Coping strategies for diabetes-related eye compilations evaluated

Jack Woodfield
Fri, 20 Apr 2018
Coping strategies for diabetes-related eye compilations evaluated
A series of coping strategies for how people manage with diabetes-related sight problems have been evaluated as part of a new study.

It is hoped understanding how people deal with diabetes-related eye complications might help develop future interventions.

Diabetic retinopathy (DR) and diabetic macular edema (DME) are both common problems and the researchers wanted to investigate how people manage the conditions.

A total of 57 people were involved in the trial and asked to give details on how they cope with vision loss, both practically and emotionally, during a series of focus groups.

The findings showed that 64% of participants used problem focused coping mechanisms with seven "sub-themes". These included looking for information, problem solving, maintaining independence, passive coping, adapting daily activities to suit their ability level, active coping and rehearsing different outcomes.

Emotional strategies included distraction, accepting the problem, avoiding the subject, expressing emotion, denying the issue and changing emotions.

Meanwhile, many patients focused on following a healthy diet, resting and exercising more regularly in a bid to help them deal with their eye-health issues.

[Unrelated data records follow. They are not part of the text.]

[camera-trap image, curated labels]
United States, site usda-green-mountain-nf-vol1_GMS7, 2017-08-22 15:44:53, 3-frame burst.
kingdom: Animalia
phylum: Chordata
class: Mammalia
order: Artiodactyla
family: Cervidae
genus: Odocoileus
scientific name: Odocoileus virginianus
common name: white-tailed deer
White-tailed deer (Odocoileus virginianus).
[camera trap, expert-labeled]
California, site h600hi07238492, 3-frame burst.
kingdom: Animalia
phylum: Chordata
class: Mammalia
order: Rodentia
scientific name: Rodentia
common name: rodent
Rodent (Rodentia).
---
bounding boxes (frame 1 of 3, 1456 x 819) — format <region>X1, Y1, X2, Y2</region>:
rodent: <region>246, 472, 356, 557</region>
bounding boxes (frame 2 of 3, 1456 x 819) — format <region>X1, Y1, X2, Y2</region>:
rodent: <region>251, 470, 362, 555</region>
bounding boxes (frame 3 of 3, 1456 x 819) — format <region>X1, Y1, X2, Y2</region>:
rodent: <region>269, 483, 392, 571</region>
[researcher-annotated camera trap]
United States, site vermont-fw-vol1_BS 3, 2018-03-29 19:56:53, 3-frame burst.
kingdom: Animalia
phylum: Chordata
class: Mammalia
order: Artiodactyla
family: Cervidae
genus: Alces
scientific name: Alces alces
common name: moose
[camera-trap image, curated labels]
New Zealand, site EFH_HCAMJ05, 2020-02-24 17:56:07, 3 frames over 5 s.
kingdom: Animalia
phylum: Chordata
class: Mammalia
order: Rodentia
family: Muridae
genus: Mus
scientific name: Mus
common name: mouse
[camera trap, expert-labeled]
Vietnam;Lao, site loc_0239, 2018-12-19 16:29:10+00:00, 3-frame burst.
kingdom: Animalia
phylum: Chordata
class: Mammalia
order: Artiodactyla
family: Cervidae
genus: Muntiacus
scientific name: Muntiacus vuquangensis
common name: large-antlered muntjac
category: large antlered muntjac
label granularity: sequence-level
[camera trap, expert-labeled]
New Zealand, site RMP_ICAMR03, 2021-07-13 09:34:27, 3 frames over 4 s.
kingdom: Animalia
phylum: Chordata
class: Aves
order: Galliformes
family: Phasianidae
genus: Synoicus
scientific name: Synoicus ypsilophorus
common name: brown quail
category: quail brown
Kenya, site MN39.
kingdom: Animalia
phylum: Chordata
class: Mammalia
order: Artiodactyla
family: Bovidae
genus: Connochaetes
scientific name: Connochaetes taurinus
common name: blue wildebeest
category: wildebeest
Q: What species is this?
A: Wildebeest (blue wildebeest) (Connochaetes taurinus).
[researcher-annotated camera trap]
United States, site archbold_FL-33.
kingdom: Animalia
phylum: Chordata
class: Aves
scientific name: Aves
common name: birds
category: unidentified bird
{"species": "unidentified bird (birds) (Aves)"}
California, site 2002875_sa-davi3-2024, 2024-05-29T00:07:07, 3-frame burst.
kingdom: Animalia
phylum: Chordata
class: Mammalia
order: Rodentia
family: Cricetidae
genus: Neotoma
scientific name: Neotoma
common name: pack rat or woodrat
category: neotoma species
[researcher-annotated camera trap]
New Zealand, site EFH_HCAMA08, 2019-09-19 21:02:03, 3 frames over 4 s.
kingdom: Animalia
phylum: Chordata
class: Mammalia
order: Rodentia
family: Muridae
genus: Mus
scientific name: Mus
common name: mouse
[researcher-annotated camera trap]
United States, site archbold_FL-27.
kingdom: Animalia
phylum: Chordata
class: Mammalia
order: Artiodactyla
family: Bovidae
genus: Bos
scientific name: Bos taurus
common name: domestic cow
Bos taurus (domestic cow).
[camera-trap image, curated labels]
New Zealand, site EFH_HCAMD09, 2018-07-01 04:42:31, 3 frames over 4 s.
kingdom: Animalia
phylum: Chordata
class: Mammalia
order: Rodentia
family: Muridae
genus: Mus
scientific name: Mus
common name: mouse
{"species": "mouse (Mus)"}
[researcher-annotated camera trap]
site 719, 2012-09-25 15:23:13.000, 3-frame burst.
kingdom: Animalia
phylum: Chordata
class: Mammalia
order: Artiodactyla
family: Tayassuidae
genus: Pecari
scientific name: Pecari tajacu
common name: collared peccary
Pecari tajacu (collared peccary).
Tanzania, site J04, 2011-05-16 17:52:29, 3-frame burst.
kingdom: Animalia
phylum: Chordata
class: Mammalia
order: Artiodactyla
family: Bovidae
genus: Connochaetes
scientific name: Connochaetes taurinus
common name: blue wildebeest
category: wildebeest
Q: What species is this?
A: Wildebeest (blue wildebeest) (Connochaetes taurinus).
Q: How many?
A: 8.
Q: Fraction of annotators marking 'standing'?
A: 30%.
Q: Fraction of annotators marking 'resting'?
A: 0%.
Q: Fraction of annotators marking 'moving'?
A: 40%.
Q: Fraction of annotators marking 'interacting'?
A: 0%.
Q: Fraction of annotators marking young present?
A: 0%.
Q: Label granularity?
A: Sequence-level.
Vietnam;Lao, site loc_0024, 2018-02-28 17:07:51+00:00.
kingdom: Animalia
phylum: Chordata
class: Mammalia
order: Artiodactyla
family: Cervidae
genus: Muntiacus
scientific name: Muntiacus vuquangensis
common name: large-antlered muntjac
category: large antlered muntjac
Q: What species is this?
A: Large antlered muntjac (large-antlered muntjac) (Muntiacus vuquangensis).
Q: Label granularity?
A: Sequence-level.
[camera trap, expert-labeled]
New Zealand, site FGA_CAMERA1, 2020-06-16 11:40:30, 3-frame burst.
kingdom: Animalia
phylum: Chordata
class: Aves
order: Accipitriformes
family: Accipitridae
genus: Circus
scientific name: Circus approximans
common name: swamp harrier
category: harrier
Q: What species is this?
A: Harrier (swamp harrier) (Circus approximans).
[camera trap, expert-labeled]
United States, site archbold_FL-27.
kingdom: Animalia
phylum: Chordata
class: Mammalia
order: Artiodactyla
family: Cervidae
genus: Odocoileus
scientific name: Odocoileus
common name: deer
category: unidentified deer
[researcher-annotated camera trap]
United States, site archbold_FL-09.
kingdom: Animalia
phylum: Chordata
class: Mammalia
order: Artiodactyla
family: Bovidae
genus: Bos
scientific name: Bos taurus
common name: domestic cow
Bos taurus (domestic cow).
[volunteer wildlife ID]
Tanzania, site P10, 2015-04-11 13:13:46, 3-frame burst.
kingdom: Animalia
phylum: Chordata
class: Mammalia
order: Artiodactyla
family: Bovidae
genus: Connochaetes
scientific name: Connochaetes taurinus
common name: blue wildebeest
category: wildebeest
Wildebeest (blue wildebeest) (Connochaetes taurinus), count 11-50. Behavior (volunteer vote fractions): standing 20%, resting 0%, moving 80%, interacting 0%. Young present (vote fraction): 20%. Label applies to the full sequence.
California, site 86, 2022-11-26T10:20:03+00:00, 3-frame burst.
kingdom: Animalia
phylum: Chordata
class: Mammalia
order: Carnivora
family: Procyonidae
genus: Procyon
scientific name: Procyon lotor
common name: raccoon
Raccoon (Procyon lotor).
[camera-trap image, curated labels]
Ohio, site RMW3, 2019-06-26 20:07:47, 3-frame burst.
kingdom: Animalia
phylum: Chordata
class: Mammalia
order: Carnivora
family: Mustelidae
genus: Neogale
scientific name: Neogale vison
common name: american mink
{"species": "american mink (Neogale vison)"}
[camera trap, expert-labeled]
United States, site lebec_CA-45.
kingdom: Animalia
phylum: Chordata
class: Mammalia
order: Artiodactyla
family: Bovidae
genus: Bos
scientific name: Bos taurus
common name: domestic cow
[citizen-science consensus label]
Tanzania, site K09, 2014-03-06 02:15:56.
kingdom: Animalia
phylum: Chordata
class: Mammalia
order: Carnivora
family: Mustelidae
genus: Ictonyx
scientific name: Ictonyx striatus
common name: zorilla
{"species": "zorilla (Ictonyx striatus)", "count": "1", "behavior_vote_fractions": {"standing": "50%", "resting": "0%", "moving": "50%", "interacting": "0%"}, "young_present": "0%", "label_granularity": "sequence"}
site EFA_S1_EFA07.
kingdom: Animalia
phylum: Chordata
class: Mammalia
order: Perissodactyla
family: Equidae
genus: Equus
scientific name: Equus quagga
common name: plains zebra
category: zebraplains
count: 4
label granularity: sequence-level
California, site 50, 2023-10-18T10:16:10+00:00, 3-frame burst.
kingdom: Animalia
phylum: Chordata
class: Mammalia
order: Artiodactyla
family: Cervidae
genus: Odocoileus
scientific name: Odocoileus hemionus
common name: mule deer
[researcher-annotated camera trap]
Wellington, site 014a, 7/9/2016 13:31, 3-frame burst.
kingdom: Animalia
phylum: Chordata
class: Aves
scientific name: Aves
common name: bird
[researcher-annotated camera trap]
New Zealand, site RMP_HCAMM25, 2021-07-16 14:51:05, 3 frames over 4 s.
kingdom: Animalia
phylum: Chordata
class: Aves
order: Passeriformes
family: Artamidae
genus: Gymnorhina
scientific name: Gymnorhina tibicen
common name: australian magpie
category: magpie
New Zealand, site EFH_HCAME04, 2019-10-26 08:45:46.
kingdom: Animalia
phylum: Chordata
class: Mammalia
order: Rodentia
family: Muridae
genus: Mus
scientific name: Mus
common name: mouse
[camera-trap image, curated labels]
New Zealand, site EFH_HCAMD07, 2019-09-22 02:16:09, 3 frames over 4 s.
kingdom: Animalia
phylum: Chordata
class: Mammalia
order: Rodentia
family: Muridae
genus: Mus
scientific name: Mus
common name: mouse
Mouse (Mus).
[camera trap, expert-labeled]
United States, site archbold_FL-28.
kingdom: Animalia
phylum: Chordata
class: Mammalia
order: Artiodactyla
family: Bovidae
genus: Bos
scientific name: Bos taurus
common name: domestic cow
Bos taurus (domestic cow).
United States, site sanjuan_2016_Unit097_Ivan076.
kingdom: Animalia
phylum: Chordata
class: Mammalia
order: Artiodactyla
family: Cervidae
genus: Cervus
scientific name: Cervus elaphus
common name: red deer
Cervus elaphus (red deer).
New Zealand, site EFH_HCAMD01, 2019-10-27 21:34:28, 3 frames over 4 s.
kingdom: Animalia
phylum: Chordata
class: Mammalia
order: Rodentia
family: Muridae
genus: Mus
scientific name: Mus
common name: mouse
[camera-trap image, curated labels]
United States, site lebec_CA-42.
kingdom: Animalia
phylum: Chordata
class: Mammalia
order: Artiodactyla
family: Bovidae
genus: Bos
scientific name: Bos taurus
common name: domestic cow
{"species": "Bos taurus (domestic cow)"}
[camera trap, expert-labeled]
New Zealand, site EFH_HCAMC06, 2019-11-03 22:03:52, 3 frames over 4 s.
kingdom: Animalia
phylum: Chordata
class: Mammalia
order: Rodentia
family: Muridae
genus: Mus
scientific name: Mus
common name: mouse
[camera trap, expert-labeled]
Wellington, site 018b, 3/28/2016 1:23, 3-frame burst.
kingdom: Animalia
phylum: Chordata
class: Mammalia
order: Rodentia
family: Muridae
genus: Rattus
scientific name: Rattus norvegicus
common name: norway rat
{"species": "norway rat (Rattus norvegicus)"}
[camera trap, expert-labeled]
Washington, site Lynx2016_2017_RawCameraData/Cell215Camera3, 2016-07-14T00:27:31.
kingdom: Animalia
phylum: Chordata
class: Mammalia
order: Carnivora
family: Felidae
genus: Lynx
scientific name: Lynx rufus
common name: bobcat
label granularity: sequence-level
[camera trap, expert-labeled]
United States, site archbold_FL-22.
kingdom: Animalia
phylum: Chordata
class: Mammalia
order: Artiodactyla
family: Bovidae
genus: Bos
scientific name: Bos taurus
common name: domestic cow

"Participants described a variety of ways to cope," said the researchers. "Some strategies are likely to improve functioning and decrease distress, whereas others are expected to reduce immediate distress while perpetuating this in the longer term.

"Our findings may assist researchers to develop models of adjustment to DR/DME-related vision loss and psychosocial/educational interventions focused on adaptation."

The risk of developing DR increases with age and duration of diabetes, and can be influenced by uncontrolled blood glucose levels over a long-term period, as well as high blood pressure.

Meanwhile, DME can develop from retinopathy and means the eye’s macula, which provides central vision, becomes damaged. It can often be treated with laser surgery or with injections called anti-VEGF drugs (anti-vascular endothelial growth factor).

The findings appear online in the journal Optometry and Vision Sciences.